_Provided passage_.
------------------------------------------------------------------------

You are viewing a plain text version of this content. The canonical link for it is here.
Posted to dev@subversion.apache.org by Greg Hudson <gh...@MIT.EDU> on 2004/06/01 02:51:21 UTC

Re: PATCH: Perform multi-file operations in sorted order

On Mon, 2004-05-31 at 18:34, Julian Foad wrote:
> I have as yet failed to get the hardest part working, which is sorting
> the combination of local and repository information for "svn diff
> -rX[:Y]" and "svn status --show-updates".  The crux of this seems to
> be sorting the various add/change/delete operations within
> subversion/libsvn_repos/reporter.c (delta_dirs), but when I try to do
> that various things fail.  It may be theoretically impossible but I do
> not yet see any reason why.  I may try that again and/or request help
> on it later, but, even without it, having local operations sorted
> seems very nice to me.

Well, it's possible, but it's not easy, so I'm not sure if it's worth
it.  There are two big cans of worms:

  #1: Instead of traversing the report information followed by the
target information followed by the source information, we have to
traverse the (sorted) source and target information at the same time as
the report (asking, at each step, which comes next lexically: a source
item, a target item, or a report item).  And we have to behave correctly
if the client's report isn't sorted (because the report could have come
from a 1.0 client).  (By "correctly" I mean we have to display all the
right output, but not necessarily in alphabetical order.)

  #2: Frequently, on the libsvn_wc side of things, the editor's
close_directory() handler will process everything the server didn't
mention.  For instance, "svn st -u" will (I presume) report on status
actions received from the server and then, when the directory is closed,
report on locally modified or added files not mentioned by the server
(and also recurse into subdirectories not mentioned by the server).  All
these editors would have to be changed to, each time the server mentions
something, iterate over all the local items which alphabetically preceed
it.  Again, we have to behave correctly if the server's output isn't
sorted, since it might be a 1.0 server.

Given how hard it is to get it right, I'm not sure if we want to do it
half-assed.  It seems like it could lead to questions, or in the extreme
case, incorrect scripts, when people become used to seeing alphabetical
behavior in most-but-not-all cases.


---------------------------------------------------------------------
To unsubscribe, e-mail: dev-unsubscribe@subversion.tigris.org
For additional commands, e-mail: dev-help@subversion.tigris.org

Re: PATCH: Perform multi-file operations in sorted order

Posted by Greg Hudson <gh...@MIT.EDU>.

------------------------------------------------------------------------

_Source data_.
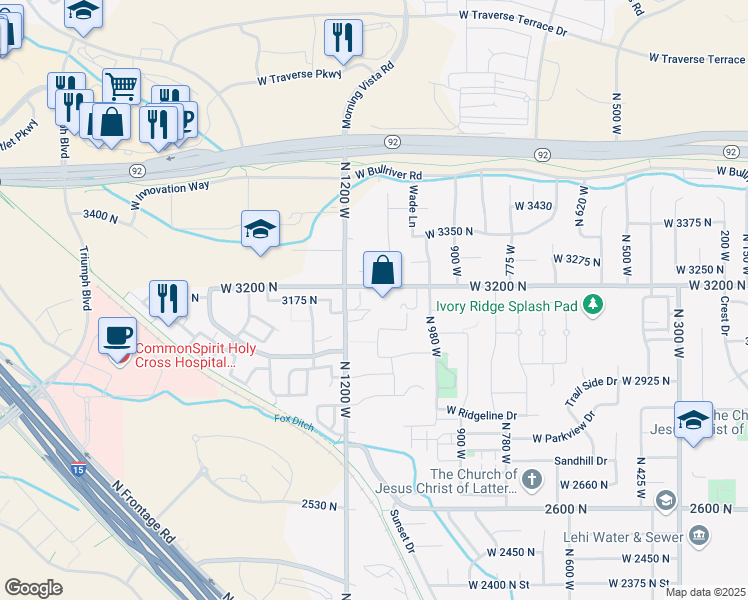 map of restaurants, bars, coffee shops, grocery stores, and more near 1101 North 3250 West in Lehi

------------------------------------------------------------------------

_Aim of the task_.
Revise the Subversion mailing-list post, starting with "Given how hard" and going on through "in most-but-not-all cases.", so that "scripts" is replaced by "automation".

_Finished task_.
Given how hard it is to get it right, I'm not sure if we want to do it
half-assed.  It seems like it could lead to questions, or in the extreme
case, incorrect automation, when people become used to seeing alphabetical
behavior in most-but-not-all cases.